Questa mailing hai il merito di sollevare problemi di grande spessore, cui, però, non si possono dare risposte esaustive nello scambio epistolare. Per esempio è l'irrazionalità che distingue il mercato? No, il mercato da risposte razionali nella sua logica che è quella del profitto, semmai sono le conseguenze di questa logica a creare contradizioni, ma rispetto ad altri valori. Le scelte che rispondono all'interesse generale pongono ugualmente dei problemi su chi ha il potere di stabilire quale sia l'interesse generale, ma soprattutto con quali strumenti si impone questa razionalità: con i piani quinquennali vincolanti? Le scete fatte da un ORGANISMO PUBBLICO CHE DECIDA IN BASE A CLIENTELISMO, CORRUZIONE O SEMPLICEMENTE INTERESSE DEI DECISORI produce decisioni altrettanto "irrazionali" del mercato. Il problema del mercato è poi distinto da quello della proprietà pubblica o privata.
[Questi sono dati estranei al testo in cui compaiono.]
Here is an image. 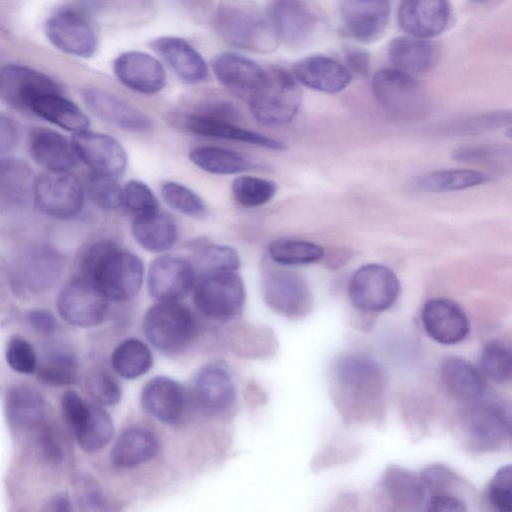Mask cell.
<instances>
[{
	"instance_id": "1",
	"label": "cell",
	"mask_w": 512,
	"mask_h": 512,
	"mask_svg": "<svg viewBox=\"0 0 512 512\" xmlns=\"http://www.w3.org/2000/svg\"><path fill=\"white\" fill-rule=\"evenodd\" d=\"M385 391V374L374 359L350 353L334 361L330 370V393L346 423L378 422L384 415Z\"/></svg>"
},
{
	"instance_id": "2",
	"label": "cell",
	"mask_w": 512,
	"mask_h": 512,
	"mask_svg": "<svg viewBox=\"0 0 512 512\" xmlns=\"http://www.w3.org/2000/svg\"><path fill=\"white\" fill-rule=\"evenodd\" d=\"M80 277L91 281L108 300L126 301L141 288L144 265L135 254L107 240L87 245L79 254Z\"/></svg>"
},
{
	"instance_id": "3",
	"label": "cell",
	"mask_w": 512,
	"mask_h": 512,
	"mask_svg": "<svg viewBox=\"0 0 512 512\" xmlns=\"http://www.w3.org/2000/svg\"><path fill=\"white\" fill-rule=\"evenodd\" d=\"M210 23L234 48L270 53L280 44L264 10L253 0H217Z\"/></svg>"
},
{
	"instance_id": "4",
	"label": "cell",
	"mask_w": 512,
	"mask_h": 512,
	"mask_svg": "<svg viewBox=\"0 0 512 512\" xmlns=\"http://www.w3.org/2000/svg\"><path fill=\"white\" fill-rule=\"evenodd\" d=\"M302 104V91L293 74L279 65L265 67L264 77L248 98L253 117L260 123L278 126L289 123Z\"/></svg>"
},
{
	"instance_id": "5",
	"label": "cell",
	"mask_w": 512,
	"mask_h": 512,
	"mask_svg": "<svg viewBox=\"0 0 512 512\" xmlns=\"http://www.w3.org/2000/svg\"><path fill=\"white\" fill-rule=\"evenodd\" d=\"M457 427L466 449L474 453L494 452L510 442V411L498 403L480 399L459 415Z\"/></svg>"
},
{
	"instance_id": "6",
	"label": "cell",
	"mask_w": 512,
	"mask_h": 512,
	"mask_svg": "<svg viewBox=\"0 0 512 512\" xmlns=\"http://www.w3.org/2000/svg\"><path fill=\"white\" fill-rule=\"evenodd\" d=\"M143 331L155 348L165 353H176L193 339L196 322L189 308L183 304L159 302L146 312Z\"/></svg>"
},
{
	"instance_id": "7",
	"label": "cell",
	"mask_w": 512,
	"mask_h": 512,
	"mask_svg": "<svg viewBox=\"0 0 512 512\" xmlns=\"http://www.w3.org/2000/svg\"><path fill=\"white\" fill-rule=\"evenodd\" d=\"M193 288L196 308L209 319L230 320L244 306V283L235 271L205 273L195 282Z\"/></svg>"
},
{
	"instance_id": "8",
	"label": "cell",
	"mask_w": 512,
	"mask_h": 512,
	"mask_svg": "<svg viewBox=\"0 0 512 512\" xmlns=\"http://www.w3.org/2000/svg\"><path fill=\"white\" fill-rule=\"evenodd\" d=\"M85 189L70 171H47L34 180L32 199L43 214L56 219L77 215L84 204Z\"/></svg>"
},
{
	"instance_id": "9",
	"label": "cell",
	"mask_w": 512,
	"mask_h": 512,
	"mask_svg": "<svg viewBox=\"0 0 512 512\" xmlns=\"http://www.w3.org/2000/svg\"><path fill=\"white\" fill-rule=\"evenodd\" d=\"M400 293V282L389 267L370 263L359 267L348 283L351 304L365 313L389 309Z\"/></svg>"
},
{
	"instance_id": "10",
	"label": "cell",
	"mask_w": 512,
	"mask_h": 512,
	"mask_svg": "<svg viewBox=\"0 0 512 512\" xmlns=\"http://www.w3.org/2000/svg\"><path fill=\"white\" fill-rule=\"evenodd\" d=\"M372 93L383 109L399 118H416L425 110L426 98L420 83L414 76L395 68L374 74Z\"/></svg>"
},
{
	"instance_id": "11",
	"label": "cell",
	"mask_w": 512,
	"mask_h": 512,
	"mask_svg": "<svg viewBox=\"0 0 512 512\" xmlns=\"http://www.w3.org/2000/svg\"><path fill=\"white\" fill-rule=\"evenodd\" d=\"M264 12L279 43L289 47L307 44L319 24L309 0H268Z\"/></svg>"
},
{
	"instance_id": "12",
	"label": "cell",
	"mask_w": 512,
	"mask_h": 512,
	"mask_svg": "<svg viewBox=\"0 0 512 512\" xmlns=\"http://www.w3.org/2000/svg\"><path fill=\"white\" fill-rule=\"evenodd\" d=\"M262 295L272 310L291 319L306 316L313 307V295L307 281L287 270L268 271L262 279Z\"/></svg>"
},
{
	"instance_id": "13",
	"label": "cell",
	"mask_w": 512,
	"mask_h": 512,
	"mask_svg": "<svg viewBox=\"0 0 512 512\" xmlns=\"http://www.w3.org/2000/svg\"><path fill=\"white\" fill-rule=\"evenodd\" d=\"M57 309L69 324L93 327L100 324L108 310V299L91 281L77 277L59 292Z\"/></svg>"
},
{
	"instance_id": "14",
	"label": "cell",
	"mask_w": 512,
	"mask_h": 512,
	"mask_svg": "<svg viewBox=\"0 0 512 512\" xmlns=\"http://www.w3.org/2000/svg\"><path fill=\"white\" fill-rule=\"evenodd\" d=\"M48 40L60 51L88 58L97 50V37L91 24L79 11L63 7L55 11L45 23Z\"/></svg>"
},
{
	"instance_id": "15",
	"label": "cell",
	"mask_w": 512,
	"mask_h": 512,
	"mask_svg": "<svg viewBox=\"0 0 512 512\" xmlns=\"http://www.w3.org/2000/svg\"><path fill=\"white\" fill-rule=\"evenodd\" d=\"M196 282L195 265L183 256L166 254L155 258L148 269L149 294L159 302L178 301Z\"/></svg>"
},
{
	"instance_id": "16",
	"label": "cell",
	"mask_w": 512,
	"mask_h": 512,
	"mask_svg": "<svg viewBox=\"0 0 512 512\" xmlns=\"http://www.w3.org/2000/svg\"><path fill=\"white\" fill-rule=\"evenodd\" d=\"M75 153L91 172L117 178L127 166V153L113 137L89 130L74 133L71 139Z\"/></svg>"
},
{
	"instance_id": "17",
	"label": "cell",
	"mask_w": 512,
	"mask_h": 512,
	"mask_svg": "<svg viewBox=\"0 0 512 512\" xmlns=\"http://www.w3.org/2000/svg\"><path fill=\"white\" fill-rule=\"evenodd\" d=\"M82 97L90 112L111 126L131 132L147 131L152 126L146 113L110 91L86 88Z\"/></svg>"
},
{
	"instance_id": "18",
	"label": "cell",
	"mask_w": 512,
	"mask_h": 512,
	"mask_svg": "<svg viewBox=\"0 0 512 512\" xmlns=\"http://www.w3.org/2000/svg\"><path fill=\"white\" fill-rule=\"evenodd\" d=\"M421 321L427 335L443 345L460 343L470 330L464 310L447 298H432L425 302L421 311Z\"/></svg>"
},
{
	"instance_id": "19",
	"label": "cell",
	"mask_w": 512,
	"mask_h": 512,
	"mask_svg": "<svg viewBox=\"0 0 512 512\" xmlns=\"http://www.w3.org/2000/svg\"><path fill=\"white\" fill-rule=\"evenodd\" d=\"M113 72L124 86L140 94H157L166 84L162 63L142 51H126L118 55L113 62Z\"/></svg>"
},
{
	"instance_id": "20",
	"label": "cell",
	"mask_w": 512,
	"mask_h": 512,
	"mask_svg": "<svg viewBox=\"0 0 512 512\" xmlns=\"http://www.w3.org/2000/svg\"><path fill=\"white\" fill-rule=\"evenodd\" d=\"M338 10L349 33L370 42L384 32L391 8L389 0H338Z\"/></svg>"
},
{
	"instance_id": "21",
	"label": "cell",
	"mask_w": 512,
	"mask_h": 512,
	"mask_svg": "<svg viewBox=\"0 0 512 512\" xmlns=\"http://www.w3.org/2000/svg\"><path fill=\"white\" fill-rule=\"evenodd\" d=\"M451 15L449 0H404L398 9V23L410 36L429 39L441 34Z\"/></svg>"
},
{
	"instance_id": "22",
	"label": "cell",
	"mask_w": 512,
	"mask_h": 512,
	"mask_svg": "<svg viewBox=\"0 0 512 512\" xmlns=\"http://www.w3.org/2000/svg\"><path fill=\"white\" fill-rule=\"evenodd\" d=\"M175 75L187 84L203 82L208 77V66L199 51L188 41L176 36H161L149 42Z\"/></svg>"
},
{
	"instance_id": "23",
	"label": "cell",
	"mask_w": 512,
	"mask_h": 512,
	"mask_svg": "<svg viewBox=\"0 0 512 512\" xmlns=\"http://www.w3.org/2000/svg\"><path fill=\"white\" fill-rule=\"evenodd\" d=\"M291 73L299 84L328 94L344 90L352 80V74L344 64L325 55L300 59L293 64Z\"/></svg>"
},
{
	"instance_id": "24",
	"label": "cell",
	"mask_w": 512,
	"mask_h": 512,
	"mask_svg": "<svg viewBox=\"0 0 512 512\" xmlns=\"http://www.w3.org/2000/svg\"><path fill=\"white\" fill-rule=\"evenodd\" d=\"M47 92H60V87L45 74L27 66L11 64L0 72V93L14 107L28 109L36 96Z\"/></svg>"
},
{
Il tragico è che non ci siano luoghi di pubblico dibattito dove di queste cose si discuta.

lanfranco ha detto...

felice una piccola osservazione:quando scoppia una crisi non dà risulati negativi solo rispetto ad altri valori,non manifesta contraddizioni solo rispetto ad altri valori,ma anche intermini di produzione di ricchezza e di profitti.questo è secondo me il nocciolo fondamentale della irrazionalità del sistema capitalisticoe della contraddizione sostenuta da marx fra sviluppo delle forze produttive e rapporti di produzione.Di ciò è anche parte fondamentale l'aumento delle diseguaglianze e lo sfruttamento,cmq si voglia interpretare questa parola.D'accordo senz'altro cmq che mercato e proprietà pubblica o privata sono cose distinte,così come sulla difficoltà di un decisore nel nome dell'interesse generale che non sia a sua volta catturato da altri interessi (contro cui dovrebbe essere argine la crescita della democrazia e della partecipazione)e che sappia sviluppare al meglio le forze produttive.Il fatto che si sia fallito una volta non toglie che il capitalismo a queste domande non risponde e dunque si deve continuare a ricercare e a tentare.

peppe ha detto...

diciamo che il tema centrale del socialismo non è tanto liberare la società dall'economia quanto far sì che l'economia sia al servizio della società e non sia fine a se stessa (in questo consiste poi la logica del capitalsimo - la produzione per la produzione e non per i bisogni. E che questo è quello che poi auspicava Marx quanto parla della libertà come emancipazione dalla necessità (una posizione che lo avvicina a Kant e lo allontana da Hegel). E naturalmente per fare questo occorre trasformare profondamente l'economia affinchè si realizzi quanto sopra auspicato. Non c'è dubbio che nella attuale fase di crisi sistemica si aprono concretamente degli scenari alternativi a quelli del modello sociale ed economico liberista dominante - "il cambio di paradigma" di cui parlano molti economisti socialisti e progressisti.